The public library in Drumcondra is a freestanding building, surrounded by a lawn and facing onto the southern end of Griffith Park. The wider area is perfectly nice, but the  pairing of these two amenities makes the curved end of Millmount Avenue seem like a patch of civic paradise: handsome, full of things you can do for free, lined with big trees, and with the sound of kids playing in the background.


The building is attributed to Robert Sorley Lawrie, a Scottish architect working in the City Architect’s office under Horace O’Rourke. Lawrie designed the library at Inchicore, which is extremely similar to this one. The project went to tender in the middle of 1935, and was opened in February 1937. In 2009-2010, the library was closed for a period for refurbishment and extensive work on accessibility, including a new access ramp.

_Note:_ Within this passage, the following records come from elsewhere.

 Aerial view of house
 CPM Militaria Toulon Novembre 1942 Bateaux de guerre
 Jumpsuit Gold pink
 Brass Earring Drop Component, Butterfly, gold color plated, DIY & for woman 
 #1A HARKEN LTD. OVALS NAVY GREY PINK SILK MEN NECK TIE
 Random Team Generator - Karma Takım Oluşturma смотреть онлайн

Drumcondra was one of four new branch public libraries built at the same time, all originating from the City Architects’ Office – Inchicore, Drumcondra, Ringsend, and Phibsborough. The first three are extremely similar, with the same brick and render bands, the parapet rising to make the roof appear to be set in deep, and the strongly expressed portal at the entrance.


If you were going to make a library icon to repeat around the city, it’s a pretty good one. The form is simple, and the emphasis on the entrance feels important for a civic building: if you’re going to highlight a feature, this one is the invitation for everyone to come in.

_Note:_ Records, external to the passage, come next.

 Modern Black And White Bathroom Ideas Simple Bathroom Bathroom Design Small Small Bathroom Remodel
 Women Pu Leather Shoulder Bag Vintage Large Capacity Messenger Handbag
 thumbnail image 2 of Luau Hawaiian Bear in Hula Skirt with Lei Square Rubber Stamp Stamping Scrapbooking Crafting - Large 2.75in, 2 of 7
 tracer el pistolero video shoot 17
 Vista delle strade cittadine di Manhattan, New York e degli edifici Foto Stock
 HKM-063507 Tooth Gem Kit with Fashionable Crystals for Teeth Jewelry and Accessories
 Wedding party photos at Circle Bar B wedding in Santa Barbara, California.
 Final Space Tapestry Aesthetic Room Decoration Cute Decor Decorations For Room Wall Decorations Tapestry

It is a strangely three-sided building, given how exposed all its elevations are. Were the bits and pieces to the rear added on? I’d love to confirm this, and when, as it’s such an odd contrast to the singular form from any other side.

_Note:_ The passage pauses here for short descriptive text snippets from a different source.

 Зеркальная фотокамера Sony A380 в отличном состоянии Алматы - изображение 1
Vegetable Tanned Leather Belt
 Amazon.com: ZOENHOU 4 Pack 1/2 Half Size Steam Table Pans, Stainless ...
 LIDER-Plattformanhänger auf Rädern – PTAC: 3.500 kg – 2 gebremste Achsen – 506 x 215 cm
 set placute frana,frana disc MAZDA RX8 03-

Two of my favourite aspects of the building are in lines changing planes. At the portal, the rendered plane steps back and back and back to reach the entrance, with a zig-zag pattern framing the doors.

On the brick bands, there’s a repeating pattern of a pair of courses being recessed – most obvious at the corners, but otherwise mostly presenting as the shadow beneath the small overhang above. On the upper brick band, which is narrower, they’re closer together. I think it’s the texture that makes this so appealing, with the building scored and fluted and banded away from being a smooth box.

The spacing on the lower band makes it feel more solid and chunky than the upper band. It feels firmly planted right here.